Sony Pixel Power calrec Sony

NVIDIA Hopper Leaps Ahead in Generative AI at MLPerf

27/03/2024

It's official: NVIDIA delivered the world's fastest platform in industry-standard tests for inference on generative AI.

In the latest MLPerf benchmarks, NVIDIA TensorRT-LLM - software that speeds and simplifies the complex job of inference on large language models - boosted the performance of NVIDIA Hopper architecture GPUs on the GPT-J LLM nearly 3x over their results just six months ago.

The dramatic speedup demonstrates the power of NVIDIA's full-stack platform of chips, systems and software to handle the demanding requirements of running generative AI.

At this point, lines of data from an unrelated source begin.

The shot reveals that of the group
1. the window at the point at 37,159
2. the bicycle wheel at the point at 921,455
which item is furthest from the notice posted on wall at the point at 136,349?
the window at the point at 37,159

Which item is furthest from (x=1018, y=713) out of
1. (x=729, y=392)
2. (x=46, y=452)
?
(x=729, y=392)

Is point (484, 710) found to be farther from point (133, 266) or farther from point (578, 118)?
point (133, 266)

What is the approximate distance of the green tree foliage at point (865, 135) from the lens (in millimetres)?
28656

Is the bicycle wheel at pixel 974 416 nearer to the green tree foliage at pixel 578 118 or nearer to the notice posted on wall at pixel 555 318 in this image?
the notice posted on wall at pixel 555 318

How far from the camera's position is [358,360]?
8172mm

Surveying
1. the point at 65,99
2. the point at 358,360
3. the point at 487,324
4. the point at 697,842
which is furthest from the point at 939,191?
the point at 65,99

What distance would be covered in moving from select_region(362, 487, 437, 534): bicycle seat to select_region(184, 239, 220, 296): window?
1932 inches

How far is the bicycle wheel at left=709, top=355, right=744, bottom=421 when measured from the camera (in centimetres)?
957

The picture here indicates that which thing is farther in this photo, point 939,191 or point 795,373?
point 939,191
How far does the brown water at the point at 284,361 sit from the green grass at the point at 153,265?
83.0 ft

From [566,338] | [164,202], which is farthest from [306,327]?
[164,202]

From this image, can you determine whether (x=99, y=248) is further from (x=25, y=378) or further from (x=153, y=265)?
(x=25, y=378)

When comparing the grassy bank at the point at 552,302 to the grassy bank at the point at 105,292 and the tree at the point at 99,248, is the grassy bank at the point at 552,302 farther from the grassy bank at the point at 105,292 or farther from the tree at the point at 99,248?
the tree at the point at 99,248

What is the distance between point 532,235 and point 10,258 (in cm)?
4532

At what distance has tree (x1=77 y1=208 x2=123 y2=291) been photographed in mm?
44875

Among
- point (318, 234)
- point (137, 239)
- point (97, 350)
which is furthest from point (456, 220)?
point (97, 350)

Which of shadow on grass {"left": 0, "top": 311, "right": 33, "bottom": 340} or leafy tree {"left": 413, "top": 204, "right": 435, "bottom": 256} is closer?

Leading companies are using TensorRT-LLM to optimize their models. And NVIDIA NIM - a set of inference microservices that includes inferencing engines like TensorRT-LLM - makes it easier than ever for businesses to deploy NVIDIA's inference platform.

Raising the Bar in Generative AI TensorRT-LLM running on NVIDIA H200 Tensor Core GPUs - the latest, memory-enhanced Hopper GPUs - delivered the fastest performance running inference in MLPerf's biggest test of generative AI to date.

The new benchmark uses the largest version of Llama 2, a state-of-the-art large language model packing 70 billion parameters. The model is more than 10x larger than the GPT-J LLM first used in the September benchmarks.

The memory-enhanced H200 GPUs, in their MLPerf debut, used TensorRT-LLM to produce up to 31,000 tokens/second, a record on MLPerf's Llama 2 benchmark.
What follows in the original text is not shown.